1An operational unit in an air force consisting of two or more flights of aircraft and the personnel required to fly them.
- Indeed, the Polish airmen who managed to reach the UK formed a fully-fledged Polish air force with 14 squadrons and support services, and this by 1941.
- Losses were heavy and the RAAF squadrons were supplemented by RAF Hudsons flown from India.
- As part of the tour, the group will also visit Air Force squadrons on base to see how they fly and maintain their fleet.
1.1A principal division of an armored or cavalry regiment, consisting of two or more troops.
- Numerically, each of its three cavalry squadrons has the equivalent of a tank battalion, a mechanized battalion, and an artillery battery.
- The rarely-used Scottish state coach, drawn by four white horses, was escorted by two squadrons of the Household Cavalry.
- Cavalrymen familiar with the command and control squadrons of the border regiments during the Cold War will recognize this organization.
1.2A group of warships detached on a particular duty or under the command of a flag officer.
- One of their drones shadowing the withdrawing enemy fleet has detected a squadron of enemy warships detaching from the main body.
- The only major sea battle in World War began with fighting between Royal Navy squadrons of battle-cruisers under Beatty and a German squadron under Rear Admiral von Hipper.

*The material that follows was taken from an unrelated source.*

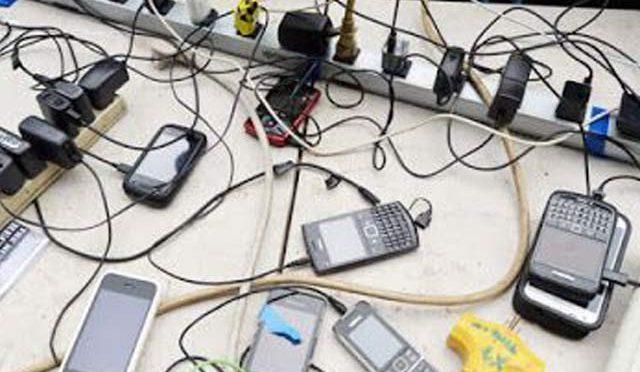 آپ اپنا اسمارٹ فون غلط طریقے سے تو چارج نہیں کررہے؟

- The award is presented annually to the Royal Navy ship, squadron or Royal Marines unit that is judged to have done most to project a positive image of the Senior Service.
1.3 informal A large group of people or things: he immediately commissioned a squadron of architects
More example sentences
- Bradford Council insisted its squadron of gritters was working overtime, but thousands of frustrated motorists faced huge delays on normally-short journeys.
- The force now included around a battalion of infantry as well as a squadron of military engineers.
- They are met at the courthouse door by a squadron of court officers who proceed to subject them to a humiliating search.
Mid 16th century (originally denoting a group of soldiers in square formation): from Italian squadrone, from squadra 'square'.